Before the data crunching began in earnest, ScraperWiki participants heard from the founders of the data-freeing organization leading the camp, as well as heavy hitters from the Post and AU’s School of Communication.
“The conference actually grew out of our partnership with American University,” said Washington Post local editor Vernon Loeb. “It really is a win-win situation for us. I know that’s a cliché, but it’s true in this case. We benefit from AU students coming down here and working with us, and I think that they really benefit from getting real-world experience that only we can give them.”
Chuck Lewis, a professor in AU’s School of Communication and a nationally known investigative reporter who is the founder of several important nonprofit organizations, including the Center for Public Integrity, echoed the importance of the Post partnership. Lewis is also founding executive editor of SOC’s Investigative Reporting Workshop.
“We at the Investigative Reporting Workshop . . . have an exciting relationship with the Washington Post,” said Lewis, who added he knows of no other partnership quite like it. “In this age of collaboration, which is the spirit of ScraperWiki in this whole process, we have seven students from the School of Communication right now working at the Washington Post while they’re students. And since September they’ve written 200 stories that are in the Washington Post.”
What’s a ScraperWiki?
ScraperWiki was born when organization cofounder Julian Todd discovered that learning how members of Parliament in his native England voted on issues was a maddeningly difficult exercise.
ScraperWiki gathers scattered data from the Internet — from crime statistics to campaign finance spending — and coders put that information in forms that journalists and researchers can use. The organization makes the tools to gather data available online, for free, and encourages collaboration.
The data camp offered sessions on using the Python programming language to liberate data from web sites, with instruction from Todd and developer advocate Thomas Levine.
ScraperWiki won a Knight Foundation grant of about $300,000, in part to spread scraping skills across the country. The organization is partnering with top journalism schools — its first academic partner was Columbia University—and major news organizations.

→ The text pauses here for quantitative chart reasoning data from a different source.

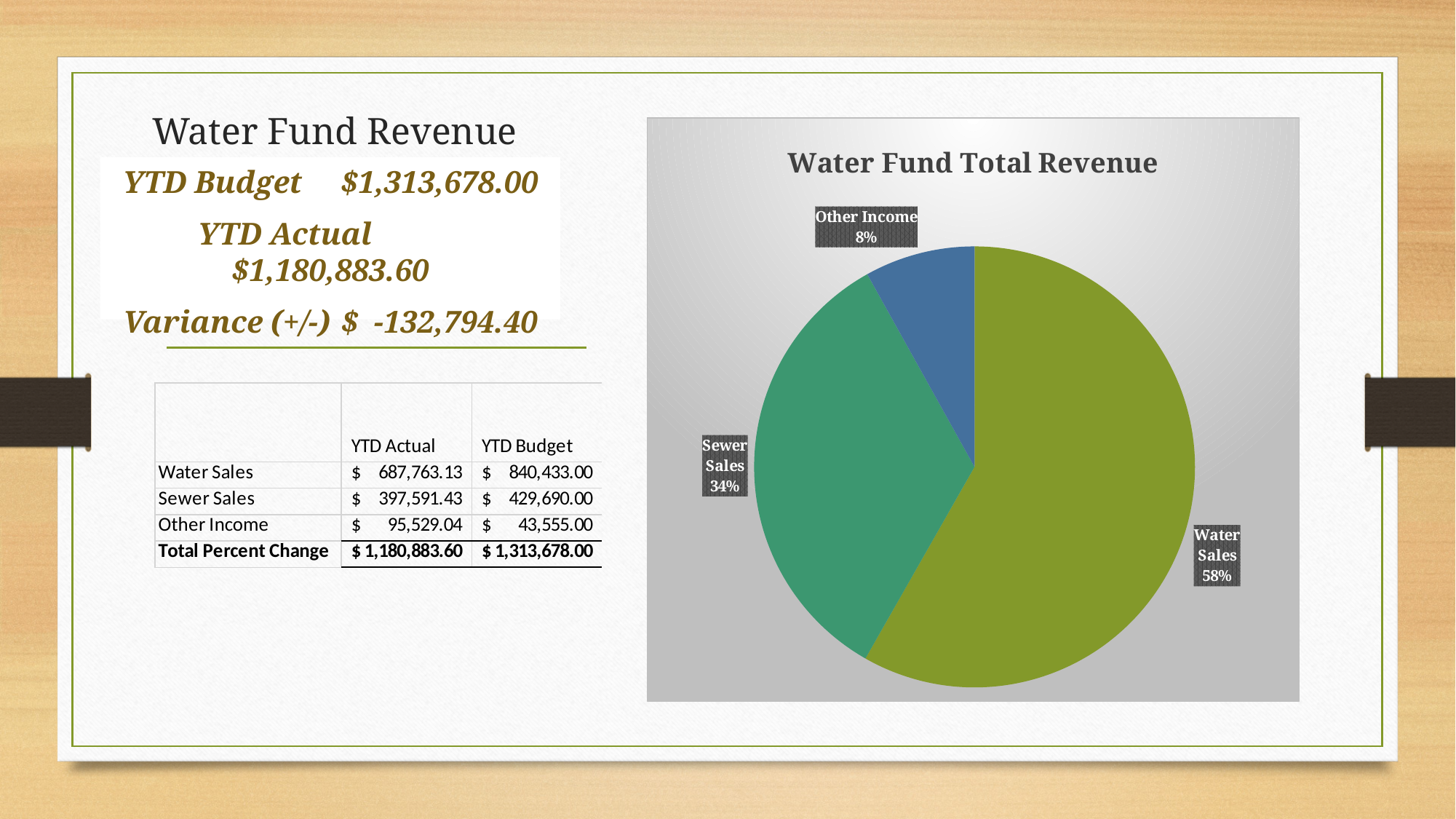
How many slices does the pie chart have? 3 Which is larger, the Sewer Sales slice or the Other Income slice? Sewer Sales Which slice of the pie is the largest? Water Sales What is the difference in percentage points between the Sewer Sales and Other Income slices? 26 Which slice of the pie is the smallest? Other Income What share of the pie does Other Income represent? 8% What share of the pie does Sewer Sales represent? 34% What is the difference in percentage points between the Water Sales and Sewer Sales slices? 24 What is the title of the chart? Water Fund Total Revenue What share of the pie does Water Sales represent? 58% What colour is the Other Income slice? blue What kind of chart is shown on the slide? pie chart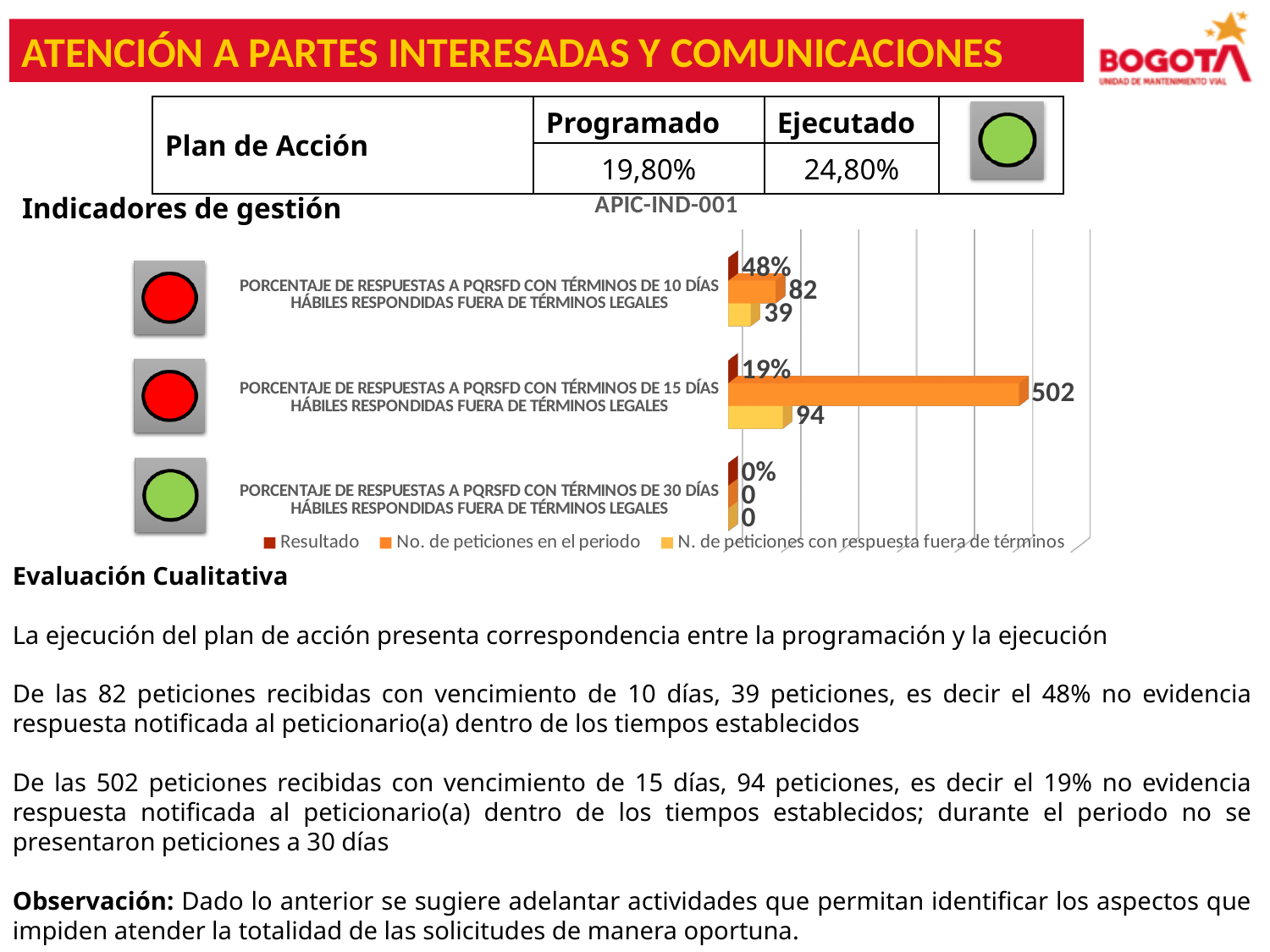
In the APIC-IND-001 chart, what is the 'Resultado' value for the 30 días hábiles category? 0% In the APIC-IND-001 chart, what is the difference between 'No. de peticiones en el periodo' for the 15 días category and for the 10 días category? 420 In the APIC-IND-001 chart, which category has the highest value for 'No. de peticiones en el periodo'? PORCENTAJE DE RESPUESTAS A PQRSFD CON TÉRMINOS DE 15 DÍAS HÁBILES RESPONDIDAS FUERA DE TÉRMINOS LEGALES In the APIC-IND-001 chart, what is the value of 'No. de peticiones en el periodo' for the 15 días hábiles category? 502 In the APIC-IND-001 chart, which is larger: 'N. de peticiones con respuesta fuera de términos' for the 10 días category or for the 15 días category? 15 días category How many series does the legend of the APIC-IND-001 chart list? 3 In the APIC-IND-001 chart, what is the value of 'N. de peticiones con respuesta fuera de términos' for the 15 días hábiles category? 94 How many categories are plotted in the APIC-IND-001 chart? 3 In the APIC-IND-001 chart, which category has the highest 'Resultado' value? PORCENTAJE DE RESPUESTAS A PQRSFD CON TÉRMINOS DE 10 DÍAS HÁBILES RESPONDIDAS FUERA DE TÉRMINOS LEGALES What kind of chart is shown under the title APIC-IND-001? bar chart In the APIC-IND-001 chart, what is the difference between 'No. de peticiones en el periodo' and 'N. de peticiones con respuesta fuera de términos' for the 10 días category? 43 In the APIC-IND-001 chart, what is the 'Resultado' value for the 10 días hábiles category? 48%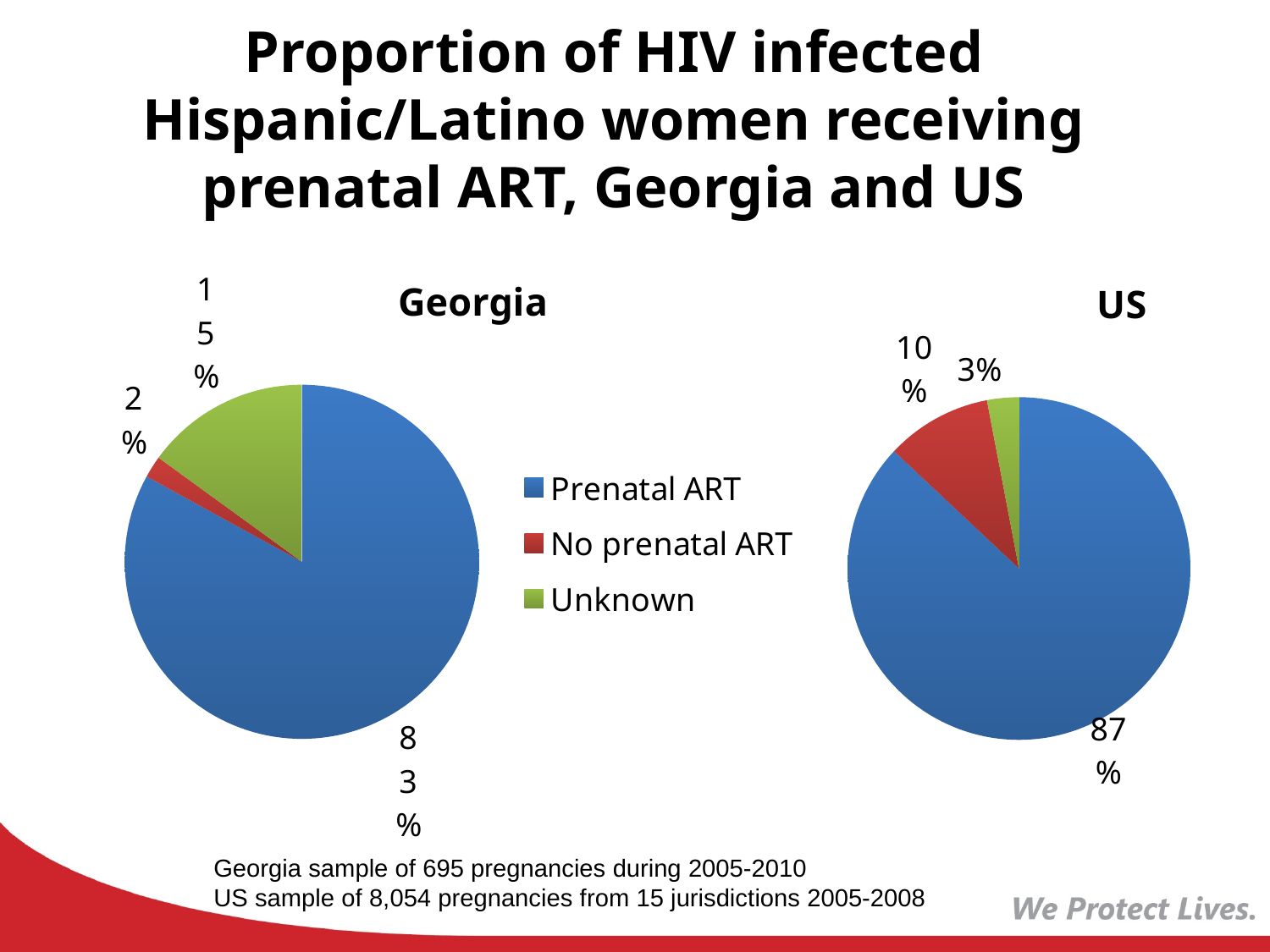
What is the difference between the US and Georgia percentages for Prenatal ART? 4% Which has a larger share of No prenatal ART, Georgia or the US? US In the US pie chart, what is the share for No prenatal ART? 10% How many categories does the legend list? 3 In the Georgia pie chart, which category has the smallest slice? No prenatal ART In the Georgia pie chart, what is the share for No prenatal ART? 2% In the US pie chart, what percentage of women received prenatal ART? 87% In the Georgia pie chart, what is the share for Unknown? 15% In the US pie chart, which category has the largest slice? Prenatal ART In the US pie chart, what is the share for Unknown? 3% What type of chart is used on this slide? Pie chart In the Georgia pie chart, what percentage of women received prenatal ART? 83%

Washington, D.C., was a natural stop, and the organization connected with American University through Chuck Lewis and others at SOC. Sharon Metcalf, SOC’s senior director of strategic partnerships and programs, quickly saw that the Washington Post was the perfect partner to put on the event, and the Post just as quickly agreed.
The two-day workshop featured a friendly competition of teams tackling the problems of gathering data from web sites and putting that data into a form that could be manipulated and compared with other data.
Students worked on a wide range of topics. SOC grad students Dickson Mercer and Travis Pratt, for example, worked on a project to analyze civil and criminal violations of off-shore drilling regulations. Mercer noted that the workshop was useful for learning how to organize data: “When you have an idea about something, the information is there [on the web], but it is hard to make sense of it.”
AU student Zach Allaun ’14, who is switching to a computer science major, teamed up with Max Richman, a data analyst at InterMedia, a nonprofit research firm, to take on the problem of gathering test scores from Montgomery County, Maryland, public schools with the aim of making an easily accessible site to compare that web-scattered data.
The challenge was gathering and formatting data from PDF files, which require much more ingenuity to extract data from than standard HTML tables. Allaun used a tool developed by ScraperWiki’s Julian Todd, but found that he had to fix two bugs in the tool to proceed.
Allaun’s performance impressed Todd. The AU student, whose team won first place, will continue working with Todd to refine the PDF-extracting tool. Allaun’s computer science classmate Josh Foster ’14 was on the team that captured second place.
AU computer science professor Serge Kruk summed up the spirit of the event: He plans to continue the collaboration between CAS computer science students and journalism students at SOC.
Other event sponsors were the Knight and Sunlight foundations, the Associated Press, and SOC’s J-Lab: The Institute for Interactive Journalism.